In his illustrious career, Ali also holds victories over Bob Foster, Ken Norton, Jimmy Ellis and Floyd Patterson. He's the primary man (and so far, only man) to ever hold the Lineal Heavyweight Championship thrice.

3. Willie Pep

Two Fighters Doing Sparring Match

Willie Pep is believed to be one among the quickest and most durable fighters in boxing history. His number of fights is big, even considering the age within which he fought.

Pep won his first 62 professional bouts and was the dominant featherweight fighter of his, and really any, era, holding the title until losing just his second bout against Sandy Saddler in 1948. Pep would avenge the defeat in a very rematch and regain his title.

Overall, Pep went 1-3 against Saddler, but dominated virtually every other fighter in his division during this era, leading many to conclude that he's amongst the highest fighters in history.

2. Henry Armstrong

 

Henry Armstrong was so good that it is a legitimate coin flip between him and Sugar Walker Smith for greatest of all time.

Armstrong is one amongst the few fighters in history to simultaneously hold world championships in three weight divisions. this can be made even more impressive as long as there have been only eight recognized divisions at the time.

Armstrong took on and defeated many of the notable fighters of this era. He won the globe featherweight title from Petey Sarron in 1937, but quickly jumped up in weight.

He won the planet Welterweight Championship in 1938 from Barney Ross and defended it a record 18 times before controversially dropping it to Fritzie Zivic in 1940.

During his welterweight reign, he also captured the globe Lightweight Championship, making him the featherweight, lightweight and welterweight champion at the identical time.

 

 

1. Sugar Robinson

 

Sugar Ray Robinson is credited with being the explanation for the creation of the mythical pound-for-pound rankings that today occupy such a lot of the talk and discussion that goes on within the boxing world.

Robinson's run is actually remarkable. He was undefeated as an amateur fighter, winning all 85 of his fights, and wasn't defeated until he faced Jake LaMotta in his 41st pro fight. That's a stretch of 126 straight victories and would be exceptional today.

Robinson won the welterweight title in 1946 and persisted thereto until he jumped to middleweight and took the title there from LaMotta, avenging the sooner defeat.

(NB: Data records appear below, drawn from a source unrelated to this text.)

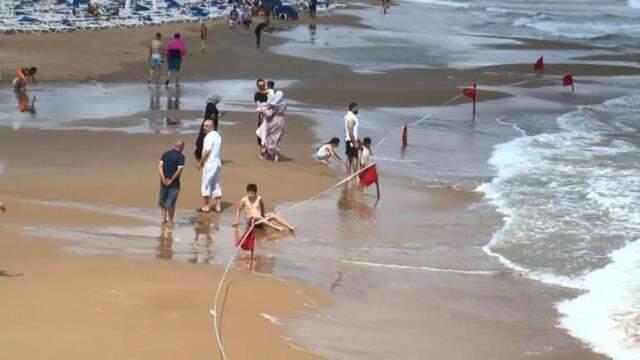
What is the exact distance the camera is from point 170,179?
42.0 feet

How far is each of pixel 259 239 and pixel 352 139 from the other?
459 centimetres

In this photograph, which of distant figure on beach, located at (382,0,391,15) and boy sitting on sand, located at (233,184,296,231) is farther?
distant figure on beach, located at (382,0,391,15)

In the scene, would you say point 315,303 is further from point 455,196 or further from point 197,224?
point 455,196

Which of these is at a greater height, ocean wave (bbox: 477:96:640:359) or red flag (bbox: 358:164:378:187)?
red flag (bbox: 358:164:378:187)

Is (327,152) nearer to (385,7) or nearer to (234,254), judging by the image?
(234,254)

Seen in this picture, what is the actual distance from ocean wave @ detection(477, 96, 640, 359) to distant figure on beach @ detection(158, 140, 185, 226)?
4071 millimetres

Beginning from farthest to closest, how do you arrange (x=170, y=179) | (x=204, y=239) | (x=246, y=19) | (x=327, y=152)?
(x=246, y=19) → (x=327, y=152) → (x=170, y=179) → (x=204, y=239)

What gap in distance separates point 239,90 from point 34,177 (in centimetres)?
1353

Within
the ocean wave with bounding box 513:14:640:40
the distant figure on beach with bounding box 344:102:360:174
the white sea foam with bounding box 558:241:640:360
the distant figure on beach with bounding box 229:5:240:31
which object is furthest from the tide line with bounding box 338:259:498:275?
the ocean wave with bounding box 513:14:640:40

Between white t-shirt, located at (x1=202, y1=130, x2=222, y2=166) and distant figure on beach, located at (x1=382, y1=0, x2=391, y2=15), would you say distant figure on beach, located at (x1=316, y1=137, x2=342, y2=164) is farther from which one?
distant figure on beach, located at (x1=382, y1=0, x2=391, y2=15)

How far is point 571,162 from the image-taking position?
20094 mm

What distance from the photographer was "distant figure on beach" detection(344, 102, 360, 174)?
16922mm

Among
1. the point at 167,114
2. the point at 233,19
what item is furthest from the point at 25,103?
the point at 233,19

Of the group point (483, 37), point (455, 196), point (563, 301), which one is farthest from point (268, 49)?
point (563, 301)
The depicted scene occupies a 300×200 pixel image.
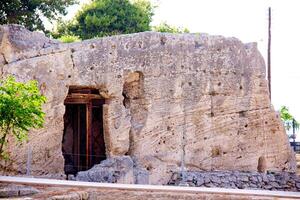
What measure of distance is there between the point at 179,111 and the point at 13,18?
11.6 meters

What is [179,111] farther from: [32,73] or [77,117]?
[32,73]

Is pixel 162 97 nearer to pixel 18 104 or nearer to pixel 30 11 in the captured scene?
pixel 18 104

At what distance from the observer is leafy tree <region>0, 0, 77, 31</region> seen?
28078mm

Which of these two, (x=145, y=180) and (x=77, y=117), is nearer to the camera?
(x=145, y=180)

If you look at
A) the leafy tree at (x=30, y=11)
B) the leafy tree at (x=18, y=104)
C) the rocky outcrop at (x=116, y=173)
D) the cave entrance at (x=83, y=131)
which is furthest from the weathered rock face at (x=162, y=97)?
the leafy tree at (x=30, y=11)

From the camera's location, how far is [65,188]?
34.6 feet

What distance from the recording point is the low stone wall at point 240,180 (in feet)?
63.8

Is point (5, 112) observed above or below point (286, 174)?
above

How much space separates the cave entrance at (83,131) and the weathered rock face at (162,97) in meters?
1.11

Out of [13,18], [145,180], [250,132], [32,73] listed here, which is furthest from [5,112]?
[13,18]

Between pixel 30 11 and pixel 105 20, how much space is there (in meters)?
3.93

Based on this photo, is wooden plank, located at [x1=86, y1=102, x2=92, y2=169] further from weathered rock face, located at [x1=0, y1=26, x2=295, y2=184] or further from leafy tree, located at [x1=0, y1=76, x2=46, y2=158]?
leafy tree, located at [x1=0, y1=76, x2=46, y2=158]

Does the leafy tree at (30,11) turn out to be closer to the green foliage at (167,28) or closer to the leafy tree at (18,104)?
Result: the green foliage at (167,28)

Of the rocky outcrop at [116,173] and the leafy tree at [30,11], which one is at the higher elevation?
the leafy tree at [30,11]
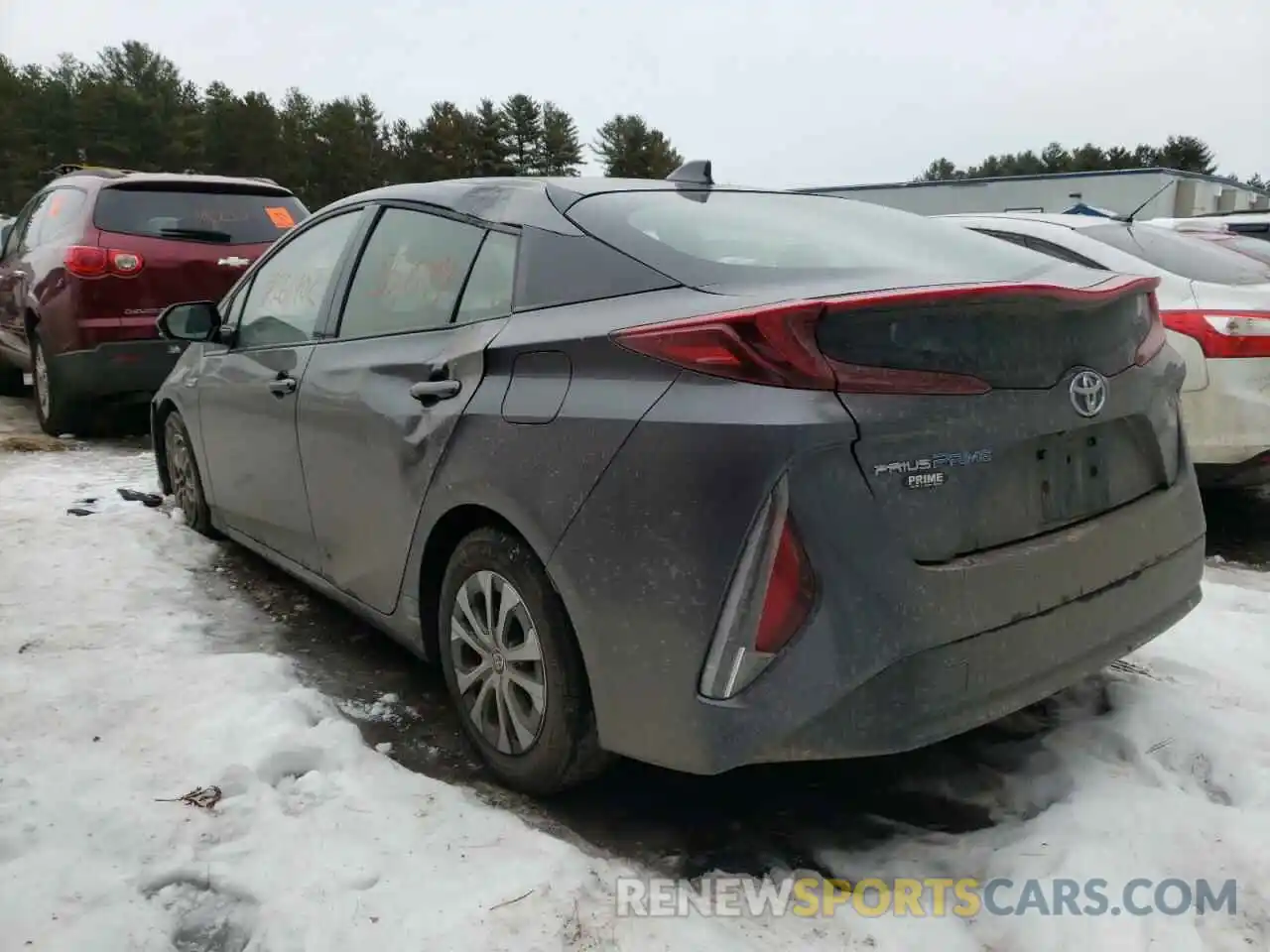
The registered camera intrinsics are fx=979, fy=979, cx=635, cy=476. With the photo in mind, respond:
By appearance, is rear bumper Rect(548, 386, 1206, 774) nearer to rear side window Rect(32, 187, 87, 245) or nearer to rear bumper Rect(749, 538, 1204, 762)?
rear bumper Rect(749, 538, 1204, 762)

Sugar Ray spent two-and-a-half years in retirement after failing in his try and capture the sunshine heavyweight title from Joey Maxim in 1952. When he returned, he another time captured the middleweight title, something he'd do five times in his illustrious career.

Reading Sugar Ray Robinson's record, you'd think you stumbled into a who's who of fighters during this era. And this era was on par with, and doubtless superior to, any in boxing history.

He fought, and beat, literally everyone.

Jake LaMotta, Carmen Basilio, Gene Fullmer, Randy Turpin, Carl "Bobo" Olson, Henry Armstrong, Rocky Graziano, Kid Gavilan.

Robinson beat all of them, and he did it with speed, an incredible jab and power in both hands. There wasn't a record the arsenal he couldn't throw and throw with bad intentions.

There will never be another like him.